- [EXTRACT PROVIDED]
>>>
# Amazon Prime



## charlieivan (Apr 25, 2006)

I keep getting offers to try Amazon Prime free for 30 days but have always resisted as I don't really want another subscription but now wondering if I should try the free offer. It says if I want I can cancel at any time before the 30 days are up. How easy is it to do this and are there any pitfalls to look out for?


----------



## peribro (Sep 6, 2009)

I always take up the free offer when offered it and have never had a problem cancelling. You do it online through your account but you continue with Prime membership for the remainder of the free month regardless of when you cancel. In other words do it straight away so as not to forget!


----------



## havingfun (Oct 31, 2007)

*amozon prime*

hi,

try and take the offer up when you want a load of items, because you get free postage, and lots of other things you need time to work out, i tried it just before we went away, and dident have time to study it, but they cancel with no problems, but when we came back i tried to have another free go, but no chance, so now i need to pay up front or not bother. david with a family swears by it, he reckons it pays for itself within a couple of months.

mags


----------



## aldra (Jul 2, 2009)

I pay £7 99 a month for kindle unlimited 

I read a lot so works out OK for us , as Albert also can access free books 

Haven't really checked out prime

Sandra


----------



## Mrplodd (Mar 4, 2008)
<<<
- [DATASET ENTRIES]
>>>
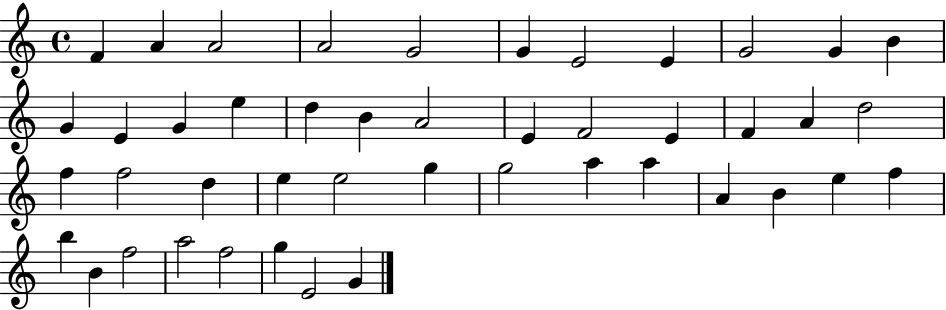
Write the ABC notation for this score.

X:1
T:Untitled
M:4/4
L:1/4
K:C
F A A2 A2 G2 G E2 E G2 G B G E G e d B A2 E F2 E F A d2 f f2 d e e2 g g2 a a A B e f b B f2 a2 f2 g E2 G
<<<
>>>
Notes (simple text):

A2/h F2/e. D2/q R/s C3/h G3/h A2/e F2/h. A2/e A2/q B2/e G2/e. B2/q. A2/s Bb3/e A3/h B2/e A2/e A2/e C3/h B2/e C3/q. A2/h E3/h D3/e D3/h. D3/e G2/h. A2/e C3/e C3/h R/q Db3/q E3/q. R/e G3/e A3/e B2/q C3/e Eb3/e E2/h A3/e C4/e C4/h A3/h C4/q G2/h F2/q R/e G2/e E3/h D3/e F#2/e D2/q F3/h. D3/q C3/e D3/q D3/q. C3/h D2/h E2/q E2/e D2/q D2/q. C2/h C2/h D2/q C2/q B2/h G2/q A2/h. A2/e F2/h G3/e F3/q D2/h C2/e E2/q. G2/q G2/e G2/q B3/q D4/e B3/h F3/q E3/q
<<<
- [INSTRUCTIONS FOR THE TASK] Pick up the forum thread about Amazon Prime and keep it going from its last line.

- [RESULT OF THIS TASK]
It gives you access to a reasonable amount of TV and a simply VAST amount of music (streaming only, no download facility but you do of course need Wifi) plus next day delivery on many items you buy. You can either have an annual,subscription (one off payment) or monthly subscription with NO minimum contract period.

We use it for the music mostly and reckon it's decent value at the equivalent cost of buying a new CD each month.

Give it a try, nothing to lose.

Andy


----------



## homenaway (Jul 27, 2005)

We have just signed up to Prime as I needed to buy some ink cartridges in a hurry which are free delivery anyway but are promised for next day.

Prime includes Kindle unlimited (10 books or magazines on loan) as well as music tv and video streaming.

You can have two adults with their own Amazon accounts registered in one household membership.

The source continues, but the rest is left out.